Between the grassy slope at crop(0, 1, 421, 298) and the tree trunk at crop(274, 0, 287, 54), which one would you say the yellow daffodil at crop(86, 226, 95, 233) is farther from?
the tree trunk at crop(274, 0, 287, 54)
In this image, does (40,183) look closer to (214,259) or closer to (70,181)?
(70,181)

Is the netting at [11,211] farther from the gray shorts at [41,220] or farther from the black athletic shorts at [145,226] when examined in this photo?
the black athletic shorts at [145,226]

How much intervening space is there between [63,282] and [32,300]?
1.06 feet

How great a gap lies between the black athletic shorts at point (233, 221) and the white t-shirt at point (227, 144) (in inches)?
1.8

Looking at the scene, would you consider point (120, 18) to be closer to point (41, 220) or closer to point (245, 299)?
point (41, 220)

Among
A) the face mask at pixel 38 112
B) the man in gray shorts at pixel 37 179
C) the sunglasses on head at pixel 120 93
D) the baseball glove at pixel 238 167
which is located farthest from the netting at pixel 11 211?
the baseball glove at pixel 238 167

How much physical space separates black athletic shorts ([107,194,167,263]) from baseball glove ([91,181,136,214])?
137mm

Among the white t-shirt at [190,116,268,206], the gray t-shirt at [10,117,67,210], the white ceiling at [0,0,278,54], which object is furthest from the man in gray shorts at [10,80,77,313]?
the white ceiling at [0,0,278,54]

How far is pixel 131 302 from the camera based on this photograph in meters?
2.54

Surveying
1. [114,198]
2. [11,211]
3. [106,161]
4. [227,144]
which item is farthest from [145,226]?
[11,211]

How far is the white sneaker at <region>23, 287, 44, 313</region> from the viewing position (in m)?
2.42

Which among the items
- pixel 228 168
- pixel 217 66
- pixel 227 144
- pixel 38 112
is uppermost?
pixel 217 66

:: Exercise directions ::
Reproduce the listing verbatim, starting with the line that contains "How far is pixel" and going on through the final line of the listing, both ends included.

:: The reply ::
How far is pixel 131 302 from the camera based on this photograph in meters?
2.54

Surveying
1. [114,198]
2. [11,211]
3. [106,161]
4. [227,144]
which item is farthest from [145,226]?
[11,211]

How far is the white sneaker at <region>23, 287, 44, 313</region> from the viewing position (in m)?
2.42

Which among the items
- pixel 228 168
- pixel 217 66
- pixel 227 144
- pixel 38 112
is uppermost?
pixel 217 66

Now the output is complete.